Last year I wrote a post about some revisions to the entity schema of Names on Nodes, my longstanding project to automate the application of phylogenetic nomenclature. The revisions were pretty hefty, and necessitated a rewrite of much of the project. I got pretty far without making any further major modifications to the schema. But, after a few months of work, some flaws are beginning to show.

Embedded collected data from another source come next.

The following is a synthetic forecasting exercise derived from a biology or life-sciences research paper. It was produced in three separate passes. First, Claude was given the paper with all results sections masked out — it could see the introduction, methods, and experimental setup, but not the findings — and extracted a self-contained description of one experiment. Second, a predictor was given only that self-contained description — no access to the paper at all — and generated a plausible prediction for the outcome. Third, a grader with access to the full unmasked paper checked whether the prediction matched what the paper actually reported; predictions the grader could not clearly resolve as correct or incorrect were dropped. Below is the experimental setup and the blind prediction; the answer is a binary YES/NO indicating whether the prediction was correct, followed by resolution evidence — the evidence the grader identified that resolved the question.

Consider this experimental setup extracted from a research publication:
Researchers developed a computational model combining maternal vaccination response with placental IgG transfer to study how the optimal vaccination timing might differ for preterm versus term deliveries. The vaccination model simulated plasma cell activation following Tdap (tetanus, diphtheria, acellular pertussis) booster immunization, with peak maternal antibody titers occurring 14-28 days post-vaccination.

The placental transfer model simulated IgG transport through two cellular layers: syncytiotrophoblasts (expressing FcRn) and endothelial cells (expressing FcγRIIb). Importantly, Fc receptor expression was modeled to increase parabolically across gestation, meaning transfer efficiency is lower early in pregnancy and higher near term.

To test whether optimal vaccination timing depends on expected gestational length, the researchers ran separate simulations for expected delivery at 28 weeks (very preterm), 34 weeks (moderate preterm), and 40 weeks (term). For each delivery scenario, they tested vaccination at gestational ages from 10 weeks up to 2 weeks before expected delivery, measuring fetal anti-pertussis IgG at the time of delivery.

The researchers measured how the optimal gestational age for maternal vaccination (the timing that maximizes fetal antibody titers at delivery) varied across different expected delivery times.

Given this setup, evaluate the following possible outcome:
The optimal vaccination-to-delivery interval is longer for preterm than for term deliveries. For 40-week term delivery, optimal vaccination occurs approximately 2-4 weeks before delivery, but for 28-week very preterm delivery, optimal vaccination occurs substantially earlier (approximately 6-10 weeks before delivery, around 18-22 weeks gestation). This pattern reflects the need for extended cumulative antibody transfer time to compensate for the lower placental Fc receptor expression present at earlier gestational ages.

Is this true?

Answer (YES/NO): NO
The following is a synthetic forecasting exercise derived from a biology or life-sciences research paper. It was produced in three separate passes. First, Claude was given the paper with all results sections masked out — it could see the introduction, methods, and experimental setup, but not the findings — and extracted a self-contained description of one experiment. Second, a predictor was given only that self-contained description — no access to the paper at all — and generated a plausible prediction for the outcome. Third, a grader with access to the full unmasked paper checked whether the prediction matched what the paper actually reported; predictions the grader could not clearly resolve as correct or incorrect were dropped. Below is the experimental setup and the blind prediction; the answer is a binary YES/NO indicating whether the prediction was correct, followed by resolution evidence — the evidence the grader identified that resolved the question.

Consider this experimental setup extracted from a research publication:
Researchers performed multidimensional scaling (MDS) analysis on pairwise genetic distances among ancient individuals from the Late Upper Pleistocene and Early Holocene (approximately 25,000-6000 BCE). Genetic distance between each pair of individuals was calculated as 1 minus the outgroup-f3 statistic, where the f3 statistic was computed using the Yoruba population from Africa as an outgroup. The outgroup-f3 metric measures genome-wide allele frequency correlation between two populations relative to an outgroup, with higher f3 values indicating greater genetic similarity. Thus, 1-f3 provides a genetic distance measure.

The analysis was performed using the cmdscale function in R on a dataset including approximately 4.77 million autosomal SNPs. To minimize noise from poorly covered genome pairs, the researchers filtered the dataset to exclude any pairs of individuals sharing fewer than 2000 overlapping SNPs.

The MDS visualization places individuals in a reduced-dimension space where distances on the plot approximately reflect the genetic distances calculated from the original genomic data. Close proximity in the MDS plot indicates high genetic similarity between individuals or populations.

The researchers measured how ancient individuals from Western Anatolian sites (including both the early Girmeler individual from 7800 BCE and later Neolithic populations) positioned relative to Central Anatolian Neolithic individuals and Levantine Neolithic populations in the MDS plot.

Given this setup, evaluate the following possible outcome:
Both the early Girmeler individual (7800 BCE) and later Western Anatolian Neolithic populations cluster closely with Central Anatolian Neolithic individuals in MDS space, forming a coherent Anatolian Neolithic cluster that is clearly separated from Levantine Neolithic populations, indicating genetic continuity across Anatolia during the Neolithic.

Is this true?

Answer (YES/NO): NO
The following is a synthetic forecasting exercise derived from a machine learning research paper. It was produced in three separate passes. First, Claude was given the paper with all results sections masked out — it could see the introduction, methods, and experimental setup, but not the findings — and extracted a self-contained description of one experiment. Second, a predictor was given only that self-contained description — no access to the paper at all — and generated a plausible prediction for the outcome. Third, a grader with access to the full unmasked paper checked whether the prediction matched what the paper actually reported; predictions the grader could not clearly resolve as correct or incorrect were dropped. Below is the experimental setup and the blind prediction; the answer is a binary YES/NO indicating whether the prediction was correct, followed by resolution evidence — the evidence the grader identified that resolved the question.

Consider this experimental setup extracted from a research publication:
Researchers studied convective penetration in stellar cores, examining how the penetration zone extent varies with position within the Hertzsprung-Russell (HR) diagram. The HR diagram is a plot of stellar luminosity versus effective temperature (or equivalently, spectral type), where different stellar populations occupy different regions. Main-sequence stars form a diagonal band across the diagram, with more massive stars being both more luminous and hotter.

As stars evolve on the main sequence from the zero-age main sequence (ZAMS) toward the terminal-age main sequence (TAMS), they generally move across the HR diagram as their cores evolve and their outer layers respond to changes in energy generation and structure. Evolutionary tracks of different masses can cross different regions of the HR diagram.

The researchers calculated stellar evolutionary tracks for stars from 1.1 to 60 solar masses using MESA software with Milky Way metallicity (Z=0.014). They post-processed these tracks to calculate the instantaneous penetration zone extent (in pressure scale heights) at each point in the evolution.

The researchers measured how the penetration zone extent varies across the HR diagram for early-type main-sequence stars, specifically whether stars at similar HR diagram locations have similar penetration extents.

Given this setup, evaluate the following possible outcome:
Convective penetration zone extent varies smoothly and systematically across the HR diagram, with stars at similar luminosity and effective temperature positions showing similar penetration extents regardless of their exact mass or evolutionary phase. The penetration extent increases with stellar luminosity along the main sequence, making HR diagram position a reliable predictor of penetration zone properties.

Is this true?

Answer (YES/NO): NO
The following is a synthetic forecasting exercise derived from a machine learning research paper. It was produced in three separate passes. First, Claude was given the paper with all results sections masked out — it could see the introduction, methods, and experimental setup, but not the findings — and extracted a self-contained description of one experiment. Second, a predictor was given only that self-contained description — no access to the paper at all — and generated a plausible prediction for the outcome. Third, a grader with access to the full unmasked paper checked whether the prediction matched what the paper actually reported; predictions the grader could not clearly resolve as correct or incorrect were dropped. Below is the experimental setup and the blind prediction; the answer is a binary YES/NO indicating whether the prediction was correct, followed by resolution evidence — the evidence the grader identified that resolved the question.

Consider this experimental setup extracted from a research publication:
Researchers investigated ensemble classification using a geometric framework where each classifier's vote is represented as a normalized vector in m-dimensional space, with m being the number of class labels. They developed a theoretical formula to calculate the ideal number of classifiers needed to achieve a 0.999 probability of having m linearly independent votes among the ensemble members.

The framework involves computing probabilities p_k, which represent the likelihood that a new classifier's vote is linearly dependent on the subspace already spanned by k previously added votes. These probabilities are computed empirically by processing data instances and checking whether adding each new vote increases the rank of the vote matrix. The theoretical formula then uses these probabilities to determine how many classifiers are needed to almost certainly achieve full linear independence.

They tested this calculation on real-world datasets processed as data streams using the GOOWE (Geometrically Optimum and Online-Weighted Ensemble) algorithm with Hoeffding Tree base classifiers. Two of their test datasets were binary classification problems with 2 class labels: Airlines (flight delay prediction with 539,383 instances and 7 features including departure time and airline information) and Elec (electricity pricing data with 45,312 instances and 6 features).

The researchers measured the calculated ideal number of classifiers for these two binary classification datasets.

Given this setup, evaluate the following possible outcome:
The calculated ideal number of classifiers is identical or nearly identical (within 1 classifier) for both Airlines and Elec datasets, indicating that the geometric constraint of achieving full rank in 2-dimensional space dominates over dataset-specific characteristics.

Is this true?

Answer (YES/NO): NO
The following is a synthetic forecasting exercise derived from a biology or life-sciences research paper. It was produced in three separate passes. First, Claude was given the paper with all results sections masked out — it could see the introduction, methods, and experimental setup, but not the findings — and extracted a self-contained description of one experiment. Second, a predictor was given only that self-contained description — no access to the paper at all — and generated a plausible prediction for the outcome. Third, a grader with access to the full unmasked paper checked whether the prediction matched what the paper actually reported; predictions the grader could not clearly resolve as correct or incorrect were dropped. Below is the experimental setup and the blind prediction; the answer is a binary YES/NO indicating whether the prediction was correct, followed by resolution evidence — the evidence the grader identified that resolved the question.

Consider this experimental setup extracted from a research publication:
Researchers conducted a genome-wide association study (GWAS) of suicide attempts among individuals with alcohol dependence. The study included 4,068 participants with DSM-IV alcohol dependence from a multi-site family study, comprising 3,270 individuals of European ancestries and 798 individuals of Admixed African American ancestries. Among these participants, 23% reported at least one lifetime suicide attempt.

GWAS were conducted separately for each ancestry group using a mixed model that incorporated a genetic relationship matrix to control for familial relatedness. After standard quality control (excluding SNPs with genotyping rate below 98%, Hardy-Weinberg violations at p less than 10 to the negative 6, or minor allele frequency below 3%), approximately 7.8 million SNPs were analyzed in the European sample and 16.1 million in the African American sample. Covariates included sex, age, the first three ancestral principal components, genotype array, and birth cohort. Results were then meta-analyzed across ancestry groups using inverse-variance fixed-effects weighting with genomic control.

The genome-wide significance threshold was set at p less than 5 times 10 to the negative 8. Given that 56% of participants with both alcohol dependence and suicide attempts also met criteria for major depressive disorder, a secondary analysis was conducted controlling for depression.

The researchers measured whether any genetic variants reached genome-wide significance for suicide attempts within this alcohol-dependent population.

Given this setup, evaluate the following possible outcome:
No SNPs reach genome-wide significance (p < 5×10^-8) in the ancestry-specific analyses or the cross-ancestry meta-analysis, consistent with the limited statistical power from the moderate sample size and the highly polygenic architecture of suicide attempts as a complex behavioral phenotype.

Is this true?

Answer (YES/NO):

Once again, here is the UML diagram:
And, once again: The white arrows indicate inheritance, i.e., "is-a" relationships. For example, a PhyloDefinition is a type of Definition. The black diamonds indicate composition, i.e., "has" relationships. For example, a Definition has any number of Anchor entities, each of which has exactly one Signifier entity.

So, the problems...

The nomenclature is confusing.

Not all of it, but some. What I was calling a SignifierIdentity is, in fact, a taxon (in a somewhat loose sense, i.e., any set of organisms, or subset of life, or whatever—more here), and a Signifier is just a taxon identifier. What I was calling an Authority is actually a authority identifier, and what I was calling an AuthorityIdentity ... is really an authority!

Anchors are insufficient.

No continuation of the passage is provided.